- _WHAT IS BEING ASKED_:
Please write out exactly the lines of the data below from the line holding "Researchers compared RAG-based" through the line holding "They tested on", and leave out the rest.

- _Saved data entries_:
════════

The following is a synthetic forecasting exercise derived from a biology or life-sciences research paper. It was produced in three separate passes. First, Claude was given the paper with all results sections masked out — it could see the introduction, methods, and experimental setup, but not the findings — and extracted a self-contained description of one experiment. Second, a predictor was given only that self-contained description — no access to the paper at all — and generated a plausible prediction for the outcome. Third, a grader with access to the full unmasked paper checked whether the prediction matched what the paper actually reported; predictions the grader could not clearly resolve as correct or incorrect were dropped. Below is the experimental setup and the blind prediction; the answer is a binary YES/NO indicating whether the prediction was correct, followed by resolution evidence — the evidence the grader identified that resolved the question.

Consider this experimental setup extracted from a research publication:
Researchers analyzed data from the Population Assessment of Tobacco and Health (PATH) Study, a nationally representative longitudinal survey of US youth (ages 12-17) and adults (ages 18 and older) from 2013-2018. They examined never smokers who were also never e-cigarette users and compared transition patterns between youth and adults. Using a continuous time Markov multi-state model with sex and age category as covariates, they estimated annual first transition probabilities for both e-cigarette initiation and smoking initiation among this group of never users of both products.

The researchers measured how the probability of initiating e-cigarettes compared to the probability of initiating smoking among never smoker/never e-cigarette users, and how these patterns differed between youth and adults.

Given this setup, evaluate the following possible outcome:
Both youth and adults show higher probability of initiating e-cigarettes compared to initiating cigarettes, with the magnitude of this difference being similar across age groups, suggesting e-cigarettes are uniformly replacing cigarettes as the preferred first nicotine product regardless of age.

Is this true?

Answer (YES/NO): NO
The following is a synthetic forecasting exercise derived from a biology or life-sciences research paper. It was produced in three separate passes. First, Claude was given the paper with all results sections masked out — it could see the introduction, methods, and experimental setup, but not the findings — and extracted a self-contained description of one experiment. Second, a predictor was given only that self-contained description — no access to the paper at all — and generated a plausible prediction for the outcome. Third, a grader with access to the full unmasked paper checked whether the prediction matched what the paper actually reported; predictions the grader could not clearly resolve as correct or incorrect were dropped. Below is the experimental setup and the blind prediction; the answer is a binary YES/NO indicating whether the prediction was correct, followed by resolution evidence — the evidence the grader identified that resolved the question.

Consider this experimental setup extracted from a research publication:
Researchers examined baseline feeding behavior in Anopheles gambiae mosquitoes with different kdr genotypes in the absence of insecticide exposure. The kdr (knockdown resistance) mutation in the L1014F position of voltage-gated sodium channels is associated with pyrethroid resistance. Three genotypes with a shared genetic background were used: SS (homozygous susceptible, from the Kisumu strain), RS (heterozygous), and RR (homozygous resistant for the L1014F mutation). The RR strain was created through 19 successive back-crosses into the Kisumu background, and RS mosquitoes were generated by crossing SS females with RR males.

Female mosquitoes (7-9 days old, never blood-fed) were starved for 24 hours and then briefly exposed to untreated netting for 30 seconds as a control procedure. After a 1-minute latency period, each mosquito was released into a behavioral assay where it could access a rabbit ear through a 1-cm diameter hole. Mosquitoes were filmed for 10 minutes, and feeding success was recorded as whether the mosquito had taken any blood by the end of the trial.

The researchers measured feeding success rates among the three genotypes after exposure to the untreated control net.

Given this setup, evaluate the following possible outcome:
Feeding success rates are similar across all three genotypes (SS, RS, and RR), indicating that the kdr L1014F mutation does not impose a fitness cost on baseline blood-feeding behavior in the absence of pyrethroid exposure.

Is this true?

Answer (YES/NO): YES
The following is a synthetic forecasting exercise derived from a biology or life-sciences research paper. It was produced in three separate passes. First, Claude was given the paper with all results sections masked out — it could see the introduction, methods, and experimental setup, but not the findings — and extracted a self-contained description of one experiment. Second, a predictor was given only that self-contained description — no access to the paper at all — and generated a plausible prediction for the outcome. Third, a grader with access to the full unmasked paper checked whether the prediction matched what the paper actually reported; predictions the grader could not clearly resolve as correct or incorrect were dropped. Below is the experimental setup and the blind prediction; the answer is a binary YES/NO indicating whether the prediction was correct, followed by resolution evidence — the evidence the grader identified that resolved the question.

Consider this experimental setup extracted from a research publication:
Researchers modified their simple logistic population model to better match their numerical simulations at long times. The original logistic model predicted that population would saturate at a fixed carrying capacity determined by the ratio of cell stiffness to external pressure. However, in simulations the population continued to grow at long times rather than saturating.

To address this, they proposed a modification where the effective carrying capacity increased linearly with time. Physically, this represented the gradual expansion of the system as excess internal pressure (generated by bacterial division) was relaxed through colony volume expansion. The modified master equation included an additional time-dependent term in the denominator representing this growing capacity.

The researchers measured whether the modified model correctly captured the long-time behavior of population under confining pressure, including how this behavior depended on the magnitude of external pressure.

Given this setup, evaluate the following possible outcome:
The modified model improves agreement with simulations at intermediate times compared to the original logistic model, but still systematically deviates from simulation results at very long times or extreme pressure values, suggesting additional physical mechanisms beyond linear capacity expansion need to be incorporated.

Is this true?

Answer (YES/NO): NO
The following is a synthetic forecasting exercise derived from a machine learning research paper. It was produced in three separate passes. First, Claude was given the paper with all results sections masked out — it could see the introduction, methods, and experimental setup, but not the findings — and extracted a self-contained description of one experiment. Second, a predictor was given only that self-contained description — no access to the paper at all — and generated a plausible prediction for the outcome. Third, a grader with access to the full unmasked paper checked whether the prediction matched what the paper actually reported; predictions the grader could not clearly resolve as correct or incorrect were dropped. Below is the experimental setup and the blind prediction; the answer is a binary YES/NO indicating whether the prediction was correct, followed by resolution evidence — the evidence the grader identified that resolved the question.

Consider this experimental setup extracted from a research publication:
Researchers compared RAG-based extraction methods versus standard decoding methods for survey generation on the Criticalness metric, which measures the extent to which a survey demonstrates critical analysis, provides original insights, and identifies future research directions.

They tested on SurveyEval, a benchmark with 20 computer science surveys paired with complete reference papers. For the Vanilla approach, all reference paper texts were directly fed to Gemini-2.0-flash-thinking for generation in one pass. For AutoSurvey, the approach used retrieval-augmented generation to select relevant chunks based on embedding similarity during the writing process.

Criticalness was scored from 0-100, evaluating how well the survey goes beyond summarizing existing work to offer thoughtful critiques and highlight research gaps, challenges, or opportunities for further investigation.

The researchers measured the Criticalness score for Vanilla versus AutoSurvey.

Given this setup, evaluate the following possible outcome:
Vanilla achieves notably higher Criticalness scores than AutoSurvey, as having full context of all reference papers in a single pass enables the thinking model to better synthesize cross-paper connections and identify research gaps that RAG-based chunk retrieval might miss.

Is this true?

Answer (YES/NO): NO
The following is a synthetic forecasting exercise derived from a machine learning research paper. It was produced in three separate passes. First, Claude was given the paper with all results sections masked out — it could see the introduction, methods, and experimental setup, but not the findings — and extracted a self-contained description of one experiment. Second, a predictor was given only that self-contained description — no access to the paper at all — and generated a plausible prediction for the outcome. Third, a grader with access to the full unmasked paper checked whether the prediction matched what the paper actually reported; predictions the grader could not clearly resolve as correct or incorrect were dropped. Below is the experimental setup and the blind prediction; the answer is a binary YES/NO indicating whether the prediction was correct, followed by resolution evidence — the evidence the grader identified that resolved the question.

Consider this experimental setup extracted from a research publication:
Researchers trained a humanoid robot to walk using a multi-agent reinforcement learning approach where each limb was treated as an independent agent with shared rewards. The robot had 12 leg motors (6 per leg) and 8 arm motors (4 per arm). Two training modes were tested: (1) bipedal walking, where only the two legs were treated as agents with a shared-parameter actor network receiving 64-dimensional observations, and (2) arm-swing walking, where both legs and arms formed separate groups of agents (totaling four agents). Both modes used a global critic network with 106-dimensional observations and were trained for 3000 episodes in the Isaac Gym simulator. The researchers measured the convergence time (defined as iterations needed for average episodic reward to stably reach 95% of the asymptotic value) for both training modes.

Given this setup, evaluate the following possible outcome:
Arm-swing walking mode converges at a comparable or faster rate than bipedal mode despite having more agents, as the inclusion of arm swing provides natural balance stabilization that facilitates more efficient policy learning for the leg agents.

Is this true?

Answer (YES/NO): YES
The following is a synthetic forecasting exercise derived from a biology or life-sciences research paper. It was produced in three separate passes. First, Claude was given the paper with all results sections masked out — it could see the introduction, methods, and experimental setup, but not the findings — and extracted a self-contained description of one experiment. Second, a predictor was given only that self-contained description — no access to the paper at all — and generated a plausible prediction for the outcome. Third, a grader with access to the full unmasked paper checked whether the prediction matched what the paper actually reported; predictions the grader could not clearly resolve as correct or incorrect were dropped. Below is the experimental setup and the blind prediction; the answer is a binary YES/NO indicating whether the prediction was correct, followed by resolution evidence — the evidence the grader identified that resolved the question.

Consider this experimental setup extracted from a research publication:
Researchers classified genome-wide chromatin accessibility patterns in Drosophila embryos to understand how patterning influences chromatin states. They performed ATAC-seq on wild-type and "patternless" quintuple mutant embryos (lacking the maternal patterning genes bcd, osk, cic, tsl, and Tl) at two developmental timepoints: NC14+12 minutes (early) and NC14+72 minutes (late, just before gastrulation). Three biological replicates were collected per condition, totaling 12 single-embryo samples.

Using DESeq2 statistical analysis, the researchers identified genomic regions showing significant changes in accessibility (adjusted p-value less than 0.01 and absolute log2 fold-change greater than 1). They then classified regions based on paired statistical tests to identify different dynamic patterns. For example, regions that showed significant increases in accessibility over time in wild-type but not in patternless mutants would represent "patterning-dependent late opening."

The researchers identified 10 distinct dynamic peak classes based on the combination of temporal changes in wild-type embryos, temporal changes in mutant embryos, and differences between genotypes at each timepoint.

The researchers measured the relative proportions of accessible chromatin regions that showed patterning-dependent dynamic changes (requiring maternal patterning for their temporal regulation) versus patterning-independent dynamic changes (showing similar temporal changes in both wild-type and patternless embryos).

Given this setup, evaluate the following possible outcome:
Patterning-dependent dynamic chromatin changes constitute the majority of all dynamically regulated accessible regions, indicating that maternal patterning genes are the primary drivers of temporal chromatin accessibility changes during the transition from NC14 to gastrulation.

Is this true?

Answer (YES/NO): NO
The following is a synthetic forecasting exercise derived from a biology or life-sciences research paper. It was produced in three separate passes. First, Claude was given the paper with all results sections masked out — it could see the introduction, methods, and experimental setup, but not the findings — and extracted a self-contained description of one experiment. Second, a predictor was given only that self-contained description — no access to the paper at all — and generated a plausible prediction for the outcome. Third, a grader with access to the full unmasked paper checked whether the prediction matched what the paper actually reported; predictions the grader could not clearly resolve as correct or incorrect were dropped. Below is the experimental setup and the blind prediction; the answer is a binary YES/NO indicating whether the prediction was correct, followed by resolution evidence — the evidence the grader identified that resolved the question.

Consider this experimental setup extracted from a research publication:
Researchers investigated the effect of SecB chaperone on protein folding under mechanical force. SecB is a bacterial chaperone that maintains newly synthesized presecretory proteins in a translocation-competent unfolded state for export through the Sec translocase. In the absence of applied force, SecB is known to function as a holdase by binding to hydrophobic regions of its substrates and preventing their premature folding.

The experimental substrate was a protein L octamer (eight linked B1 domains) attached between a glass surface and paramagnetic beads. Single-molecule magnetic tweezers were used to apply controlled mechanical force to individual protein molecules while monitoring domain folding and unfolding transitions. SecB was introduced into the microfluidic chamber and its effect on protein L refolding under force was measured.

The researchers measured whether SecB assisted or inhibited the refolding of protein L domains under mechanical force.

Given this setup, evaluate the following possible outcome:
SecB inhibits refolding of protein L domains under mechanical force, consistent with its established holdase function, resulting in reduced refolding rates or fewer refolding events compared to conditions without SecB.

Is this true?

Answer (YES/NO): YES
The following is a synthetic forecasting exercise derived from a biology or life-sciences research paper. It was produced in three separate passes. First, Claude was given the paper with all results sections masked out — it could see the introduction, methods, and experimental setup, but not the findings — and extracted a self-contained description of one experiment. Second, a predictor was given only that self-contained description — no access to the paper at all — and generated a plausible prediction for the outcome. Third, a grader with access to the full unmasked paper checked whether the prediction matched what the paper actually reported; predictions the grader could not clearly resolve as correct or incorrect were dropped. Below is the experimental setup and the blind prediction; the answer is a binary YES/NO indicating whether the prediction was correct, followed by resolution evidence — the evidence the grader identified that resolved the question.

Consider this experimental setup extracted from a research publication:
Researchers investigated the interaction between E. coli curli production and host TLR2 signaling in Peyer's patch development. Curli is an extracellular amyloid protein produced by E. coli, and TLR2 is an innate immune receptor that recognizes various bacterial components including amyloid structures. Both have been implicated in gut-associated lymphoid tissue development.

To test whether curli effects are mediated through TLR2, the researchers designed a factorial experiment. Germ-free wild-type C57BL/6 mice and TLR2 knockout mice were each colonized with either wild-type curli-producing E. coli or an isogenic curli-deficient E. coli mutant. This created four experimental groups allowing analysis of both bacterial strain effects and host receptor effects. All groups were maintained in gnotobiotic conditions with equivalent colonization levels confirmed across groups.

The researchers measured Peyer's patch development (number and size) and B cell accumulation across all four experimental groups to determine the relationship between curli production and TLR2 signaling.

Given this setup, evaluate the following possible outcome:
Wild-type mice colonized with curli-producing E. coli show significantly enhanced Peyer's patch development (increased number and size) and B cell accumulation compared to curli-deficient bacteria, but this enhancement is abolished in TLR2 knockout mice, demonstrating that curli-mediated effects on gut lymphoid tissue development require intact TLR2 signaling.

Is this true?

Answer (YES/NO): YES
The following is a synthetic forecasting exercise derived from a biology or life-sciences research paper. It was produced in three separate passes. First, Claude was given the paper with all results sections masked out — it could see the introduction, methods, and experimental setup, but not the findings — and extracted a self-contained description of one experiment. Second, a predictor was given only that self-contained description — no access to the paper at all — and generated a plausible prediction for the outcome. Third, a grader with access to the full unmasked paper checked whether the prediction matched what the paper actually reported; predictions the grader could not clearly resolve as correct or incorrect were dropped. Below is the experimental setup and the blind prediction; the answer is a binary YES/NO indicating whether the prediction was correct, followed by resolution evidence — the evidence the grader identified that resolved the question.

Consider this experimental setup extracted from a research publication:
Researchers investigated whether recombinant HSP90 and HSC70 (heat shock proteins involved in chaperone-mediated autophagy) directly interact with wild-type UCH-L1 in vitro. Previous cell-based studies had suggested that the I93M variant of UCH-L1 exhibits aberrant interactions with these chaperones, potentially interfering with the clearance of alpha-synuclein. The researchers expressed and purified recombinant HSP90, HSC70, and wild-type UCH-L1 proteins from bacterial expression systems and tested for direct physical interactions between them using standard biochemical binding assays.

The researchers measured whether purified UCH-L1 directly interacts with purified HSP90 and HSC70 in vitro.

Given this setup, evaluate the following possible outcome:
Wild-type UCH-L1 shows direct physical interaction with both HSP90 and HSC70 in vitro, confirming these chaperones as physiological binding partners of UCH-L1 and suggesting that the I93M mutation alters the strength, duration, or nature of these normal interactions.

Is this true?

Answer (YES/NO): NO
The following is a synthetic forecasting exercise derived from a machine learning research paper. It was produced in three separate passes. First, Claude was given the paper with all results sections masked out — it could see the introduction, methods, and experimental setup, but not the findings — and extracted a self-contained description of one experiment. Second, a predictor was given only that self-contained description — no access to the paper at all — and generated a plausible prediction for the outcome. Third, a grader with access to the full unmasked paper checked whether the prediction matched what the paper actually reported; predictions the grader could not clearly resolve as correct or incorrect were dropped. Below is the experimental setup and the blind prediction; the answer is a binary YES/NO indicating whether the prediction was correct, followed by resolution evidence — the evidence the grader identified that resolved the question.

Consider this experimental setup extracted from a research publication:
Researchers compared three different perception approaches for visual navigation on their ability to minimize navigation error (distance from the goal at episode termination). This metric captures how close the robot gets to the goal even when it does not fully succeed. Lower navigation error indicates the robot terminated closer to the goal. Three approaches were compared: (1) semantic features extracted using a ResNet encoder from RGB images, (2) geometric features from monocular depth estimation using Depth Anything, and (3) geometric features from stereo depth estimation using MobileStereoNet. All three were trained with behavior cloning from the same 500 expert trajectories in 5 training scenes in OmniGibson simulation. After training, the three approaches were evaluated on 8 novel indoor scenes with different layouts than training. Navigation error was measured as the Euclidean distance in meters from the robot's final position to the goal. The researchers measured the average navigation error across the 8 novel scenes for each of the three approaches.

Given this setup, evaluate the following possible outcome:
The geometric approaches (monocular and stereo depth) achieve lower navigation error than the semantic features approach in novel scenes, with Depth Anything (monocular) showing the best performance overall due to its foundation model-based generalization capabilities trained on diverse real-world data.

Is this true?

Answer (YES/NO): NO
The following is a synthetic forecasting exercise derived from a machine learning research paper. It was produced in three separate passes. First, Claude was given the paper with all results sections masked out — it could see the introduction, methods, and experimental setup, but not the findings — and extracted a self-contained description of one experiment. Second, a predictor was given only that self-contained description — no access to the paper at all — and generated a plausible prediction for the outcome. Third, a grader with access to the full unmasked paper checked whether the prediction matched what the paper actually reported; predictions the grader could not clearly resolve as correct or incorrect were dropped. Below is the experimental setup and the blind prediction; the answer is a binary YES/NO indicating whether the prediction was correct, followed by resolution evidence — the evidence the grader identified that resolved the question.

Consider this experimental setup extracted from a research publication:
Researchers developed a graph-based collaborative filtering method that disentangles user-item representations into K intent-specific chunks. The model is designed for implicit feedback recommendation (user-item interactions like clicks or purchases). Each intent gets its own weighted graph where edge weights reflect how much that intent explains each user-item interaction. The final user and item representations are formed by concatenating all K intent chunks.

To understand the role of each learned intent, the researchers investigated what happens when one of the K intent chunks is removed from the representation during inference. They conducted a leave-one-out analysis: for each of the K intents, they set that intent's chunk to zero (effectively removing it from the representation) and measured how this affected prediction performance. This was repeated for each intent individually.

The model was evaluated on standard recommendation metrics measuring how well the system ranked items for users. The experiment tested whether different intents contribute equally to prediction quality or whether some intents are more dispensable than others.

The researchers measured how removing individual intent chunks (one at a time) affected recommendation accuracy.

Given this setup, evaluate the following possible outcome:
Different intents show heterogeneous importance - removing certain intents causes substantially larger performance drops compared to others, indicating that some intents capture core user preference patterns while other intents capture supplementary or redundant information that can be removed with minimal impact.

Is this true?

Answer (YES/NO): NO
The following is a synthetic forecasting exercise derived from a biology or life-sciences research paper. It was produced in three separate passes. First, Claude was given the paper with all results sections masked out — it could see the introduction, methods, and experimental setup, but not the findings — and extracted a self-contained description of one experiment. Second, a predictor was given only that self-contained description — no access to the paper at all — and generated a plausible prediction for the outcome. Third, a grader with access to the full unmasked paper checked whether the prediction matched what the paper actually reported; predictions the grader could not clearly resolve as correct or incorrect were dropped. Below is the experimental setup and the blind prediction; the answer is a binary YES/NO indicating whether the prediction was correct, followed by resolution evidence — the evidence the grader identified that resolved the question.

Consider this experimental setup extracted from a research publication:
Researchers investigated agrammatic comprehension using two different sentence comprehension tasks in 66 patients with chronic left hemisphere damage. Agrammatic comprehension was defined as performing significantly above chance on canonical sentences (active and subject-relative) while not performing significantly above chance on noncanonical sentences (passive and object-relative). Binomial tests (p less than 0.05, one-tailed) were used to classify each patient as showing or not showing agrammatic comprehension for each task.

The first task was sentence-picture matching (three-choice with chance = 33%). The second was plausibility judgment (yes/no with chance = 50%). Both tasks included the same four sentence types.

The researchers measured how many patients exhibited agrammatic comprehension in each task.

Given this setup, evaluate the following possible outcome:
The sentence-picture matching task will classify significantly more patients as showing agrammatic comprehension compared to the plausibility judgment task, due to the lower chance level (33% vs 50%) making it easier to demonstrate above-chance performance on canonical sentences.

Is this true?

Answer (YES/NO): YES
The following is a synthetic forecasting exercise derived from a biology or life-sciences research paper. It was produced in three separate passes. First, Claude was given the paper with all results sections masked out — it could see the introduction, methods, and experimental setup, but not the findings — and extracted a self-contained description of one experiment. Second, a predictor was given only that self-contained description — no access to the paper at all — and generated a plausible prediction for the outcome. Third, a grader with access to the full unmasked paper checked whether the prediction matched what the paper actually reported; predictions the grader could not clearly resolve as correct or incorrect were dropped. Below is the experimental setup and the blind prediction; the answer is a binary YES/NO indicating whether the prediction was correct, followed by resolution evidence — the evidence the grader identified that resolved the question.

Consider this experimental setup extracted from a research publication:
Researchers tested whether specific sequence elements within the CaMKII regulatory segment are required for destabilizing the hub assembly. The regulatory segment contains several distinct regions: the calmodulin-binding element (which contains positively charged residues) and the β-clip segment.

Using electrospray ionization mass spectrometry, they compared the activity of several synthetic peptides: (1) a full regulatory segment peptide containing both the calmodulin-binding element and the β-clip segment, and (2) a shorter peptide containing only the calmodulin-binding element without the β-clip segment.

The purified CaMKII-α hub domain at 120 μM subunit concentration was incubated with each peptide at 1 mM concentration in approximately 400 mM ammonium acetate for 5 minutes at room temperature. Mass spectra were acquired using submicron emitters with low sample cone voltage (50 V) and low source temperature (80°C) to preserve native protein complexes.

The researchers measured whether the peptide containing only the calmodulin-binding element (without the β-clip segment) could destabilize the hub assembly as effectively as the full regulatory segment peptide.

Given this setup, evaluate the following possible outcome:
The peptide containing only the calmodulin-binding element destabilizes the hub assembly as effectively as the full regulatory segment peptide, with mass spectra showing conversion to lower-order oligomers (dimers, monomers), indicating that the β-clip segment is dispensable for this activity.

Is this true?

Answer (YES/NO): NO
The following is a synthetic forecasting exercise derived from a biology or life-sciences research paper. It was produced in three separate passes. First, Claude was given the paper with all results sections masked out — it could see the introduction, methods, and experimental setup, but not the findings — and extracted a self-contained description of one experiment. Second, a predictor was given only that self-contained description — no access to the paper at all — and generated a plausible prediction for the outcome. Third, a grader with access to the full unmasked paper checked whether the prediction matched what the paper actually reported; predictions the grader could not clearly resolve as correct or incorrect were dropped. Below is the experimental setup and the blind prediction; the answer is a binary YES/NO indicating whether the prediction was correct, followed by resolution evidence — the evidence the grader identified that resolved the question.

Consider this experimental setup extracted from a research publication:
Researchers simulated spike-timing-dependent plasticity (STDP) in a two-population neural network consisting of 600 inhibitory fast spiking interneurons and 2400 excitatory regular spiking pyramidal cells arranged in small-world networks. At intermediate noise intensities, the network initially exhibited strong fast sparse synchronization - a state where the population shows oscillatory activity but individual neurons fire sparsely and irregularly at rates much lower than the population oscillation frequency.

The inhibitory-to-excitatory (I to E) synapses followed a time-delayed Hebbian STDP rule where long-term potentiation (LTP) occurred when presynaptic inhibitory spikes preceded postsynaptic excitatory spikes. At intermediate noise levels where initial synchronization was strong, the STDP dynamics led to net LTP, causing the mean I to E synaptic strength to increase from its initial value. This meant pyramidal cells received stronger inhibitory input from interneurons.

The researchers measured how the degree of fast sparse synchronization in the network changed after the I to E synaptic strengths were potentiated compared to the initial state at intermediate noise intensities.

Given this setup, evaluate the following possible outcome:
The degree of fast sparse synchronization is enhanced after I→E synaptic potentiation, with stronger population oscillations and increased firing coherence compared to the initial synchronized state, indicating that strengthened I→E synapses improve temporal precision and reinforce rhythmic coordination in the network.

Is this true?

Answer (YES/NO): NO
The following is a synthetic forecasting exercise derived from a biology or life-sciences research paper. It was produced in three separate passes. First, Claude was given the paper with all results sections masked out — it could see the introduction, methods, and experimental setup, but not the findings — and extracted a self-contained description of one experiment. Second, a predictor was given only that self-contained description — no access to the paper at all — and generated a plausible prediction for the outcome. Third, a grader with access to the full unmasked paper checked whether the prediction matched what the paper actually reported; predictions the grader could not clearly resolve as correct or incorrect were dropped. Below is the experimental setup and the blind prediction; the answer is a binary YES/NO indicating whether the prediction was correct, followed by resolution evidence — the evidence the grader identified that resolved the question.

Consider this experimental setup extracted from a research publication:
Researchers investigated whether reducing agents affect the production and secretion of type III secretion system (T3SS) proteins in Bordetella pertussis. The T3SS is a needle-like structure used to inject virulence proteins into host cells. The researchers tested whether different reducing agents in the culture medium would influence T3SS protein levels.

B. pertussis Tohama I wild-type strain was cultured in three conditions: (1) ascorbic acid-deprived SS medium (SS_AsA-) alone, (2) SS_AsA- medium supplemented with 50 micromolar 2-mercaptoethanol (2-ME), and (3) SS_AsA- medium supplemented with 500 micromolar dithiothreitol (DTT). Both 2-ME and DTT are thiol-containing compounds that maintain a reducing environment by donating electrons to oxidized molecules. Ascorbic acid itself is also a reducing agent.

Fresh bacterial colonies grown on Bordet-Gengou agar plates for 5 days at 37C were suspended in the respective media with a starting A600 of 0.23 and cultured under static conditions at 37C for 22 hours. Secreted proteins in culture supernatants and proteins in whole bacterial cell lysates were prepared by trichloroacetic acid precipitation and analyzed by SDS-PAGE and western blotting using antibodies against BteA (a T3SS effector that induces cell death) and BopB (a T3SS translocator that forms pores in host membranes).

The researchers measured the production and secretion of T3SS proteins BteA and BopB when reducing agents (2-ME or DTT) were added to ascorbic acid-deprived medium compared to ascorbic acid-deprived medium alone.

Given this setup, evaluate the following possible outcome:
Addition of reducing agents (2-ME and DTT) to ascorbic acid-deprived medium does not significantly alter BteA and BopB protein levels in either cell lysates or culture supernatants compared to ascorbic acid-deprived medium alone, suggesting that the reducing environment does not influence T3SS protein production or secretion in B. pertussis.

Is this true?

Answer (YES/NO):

════════

- _RESULT FOR THIS TASK_:
Researchers compared RAG-based extraction methods versus standard decoding methods for survey generation on the Criticalness metric, which measures the extent to which a survey demonstrates critical analysis, provides original insights, and identifies future research directions.

They tested on SurveyEval, a benchmark with 20 computer science surveys paired with complete reference papers. For the Vanilla approach, all reference paper texts were directly fed to Gemini-2.0-flash-thinking for generation in one pass. For AutoSurvey, the approach used retrieval-augmented generation to select relevant chunks based on embedding similarity during the writing process.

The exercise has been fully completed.